I didn’t say anything for a while, just held her tight and let her shudder against me, until her sobs were congested gasps and she was ready to sit with me. 

“I don’t want to lose you either,” I said. “That is the direct opposite of why I’m doing this. I’m doing it because I’m really confused about what to do with my life, and I don’t want to be wasting time. I want to make myself into someone who can provide for you and who’s worthy of loving you. You just wouldn’t let me explain that to you.”

And there she was, crying again into my shoulder, our chairs pushed together as the crowds of humanity flowed about us. 

“I’m coming home to you as soon as I can,” I promised. “However that may look. By the time you’ve finished your degree, I’ll be able to either move back here, or move you out west with me. Regardless, Marae, all you have to do is not forget about all the things I’m making you feel right now. Remember it every day for me, the pain you’re feeling in this moment, and imagine how good it’s gonna feel to see it all pay off.”

She wiped her nose, still gasping for breath, trying to compose herself. “I can do that.”

“Good. Because I will never stop loving you. I promise.”

“I know you won’t.”

“Well, then, there’s nothing to worry about. You trust me, don’t you?”

She nodded. “Of course.”

“And you believe in me.”

“Of course I do. I know you’ve got this.”

We stayed at that table until it was time for me to go, but she stopped me. 

“Wait. Can I give you something?”

I took the book carefully from her hands, running my thumb across its laminated title. 

“I bought it because it’s about hope and overcoming hardships, and accepting that all we have is the present, this moment, and… and I think those are going to be some important things for us to remember. Both of us.”

I kissed her, hard, and I made sure she knew I would miss her dearly, for I do and I will, and now I am here in the bathroom stall at three o’clock in the morning, listening to the fat boy who is probably unaware of my presence, chewing. 

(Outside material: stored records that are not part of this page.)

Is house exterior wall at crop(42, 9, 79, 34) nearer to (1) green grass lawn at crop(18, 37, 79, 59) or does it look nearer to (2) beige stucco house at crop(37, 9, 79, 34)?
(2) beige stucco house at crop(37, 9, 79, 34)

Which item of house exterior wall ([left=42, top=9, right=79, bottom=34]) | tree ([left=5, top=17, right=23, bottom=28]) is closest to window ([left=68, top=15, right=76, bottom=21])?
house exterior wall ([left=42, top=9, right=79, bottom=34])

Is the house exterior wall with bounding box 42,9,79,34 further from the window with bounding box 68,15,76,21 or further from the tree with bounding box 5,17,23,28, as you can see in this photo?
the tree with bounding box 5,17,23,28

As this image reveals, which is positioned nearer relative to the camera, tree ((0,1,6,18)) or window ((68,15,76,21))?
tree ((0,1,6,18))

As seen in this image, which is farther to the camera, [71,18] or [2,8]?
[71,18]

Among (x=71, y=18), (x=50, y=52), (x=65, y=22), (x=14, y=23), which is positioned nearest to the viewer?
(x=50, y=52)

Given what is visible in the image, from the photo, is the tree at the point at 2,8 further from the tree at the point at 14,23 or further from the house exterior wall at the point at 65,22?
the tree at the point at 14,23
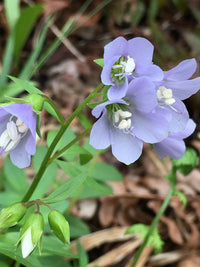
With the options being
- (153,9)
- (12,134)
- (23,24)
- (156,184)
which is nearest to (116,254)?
(156,184)

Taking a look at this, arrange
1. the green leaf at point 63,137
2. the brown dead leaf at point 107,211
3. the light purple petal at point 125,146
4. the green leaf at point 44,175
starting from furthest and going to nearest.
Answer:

The surprise in his face is evident when I open the door and set my duffel bag by the sink. He dumps the rest of whatever it is he was eating in the trash and joins me in rinsing his hands, then positions himself in front of the mirror. I wait for him to go, but now he’s adjusting the greasy strands of hair on his melon-shaped head, and no, I do not know this boy; I just hate the way he’s standing here in the mirror instead of leaving. 

“Bro,” I say, turning from the sink. “It’s not that deep. Just go.”

He just glances at me and says stupidly, “Huh?”

“Man,” I say, “everybody thinks they’re everything. It is three in the morning right now, bro, and even if it wasn’t… I bet you three people total notice you today, and I bet you only one of them is going to give a single fuck about your appearance.”

I don’t wait for him to respond before I take my bag from the ground and push my way through the steel-handled door. I find a bench outside on the side of the mainroad, under the stars and the moon, all the open possibilities of the universe, and there is a lot of uncertainty in my heart at this moment, but I am smiling. There is a lot to be unsure about in this life, but the mystery of the adventure is what makes it so exciting.